Vierde basisprincipe: ‘De profeet zal de kerk nooit op een dwaalspoor brengen.’ (‘Veertien basisprincipes’, p. 27).
Nogmaals, we krijgen onderricht van de levende profeten. President Wilford Woodruff heeft gezegd: ‘De Heer zal nooit toestaan dat ik, of wie dan ook die president van deze kerk is, u op een dwaalspoor brengt. Dat staat niet in het programma. Dat heeft God niet in de zin. Als ik het zou proberen, zou de Heer mij uit mijn positie verwijderen, en dat zal Hij met ieder ander doen die probeert de mensenkinderen weg te voeren van de orakelen Gods en van hun plicht’ (Officiële verklaring 1).
Vijfde basisprincipe: ‘De profeet hoeft geen specifieke opleiding of diploma’s te hebben om zich over welk onderwerp ook uit te spreken of in welke kwestie ook op enig moment handelend op te treden.’ (‘Veertien basisprincipes’, p. 27).
De Heer riep een jongeman, Joseph Smith, om zijn kerk te herstellen.

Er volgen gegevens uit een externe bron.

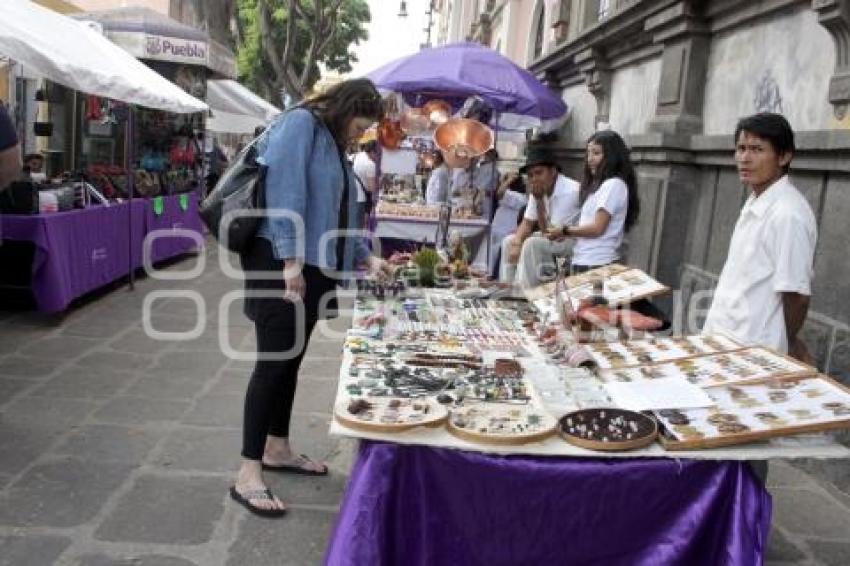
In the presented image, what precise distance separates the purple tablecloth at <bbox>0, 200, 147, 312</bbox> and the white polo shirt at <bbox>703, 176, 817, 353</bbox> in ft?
16.0

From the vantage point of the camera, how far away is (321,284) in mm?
3141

Denkt u dat de jonge Joseph Smith een doctorsgraad in theologie of een andere wetenschap had? We weten dat hij een nederige jongeman was die niet veel scholing had gehad. Maar hij was door de Heer uitverkoren, en hij kreeg van de Heer alles wat hij nodig had om zijn roeping als profeet van de herstelling te eren en groot te maken.
President Benson zei verder:
‘Ten zesde: de profeet hoeft niet “Aldus spreekt de Here” te zeggen om ons Schriftuur te geven. (…)
‘Ten zevende: de profeet vertelt ons wat we moeten weten, niet altijd wat we willen weten.’(‘Veertien basisprincipes’, pp. 27, 28).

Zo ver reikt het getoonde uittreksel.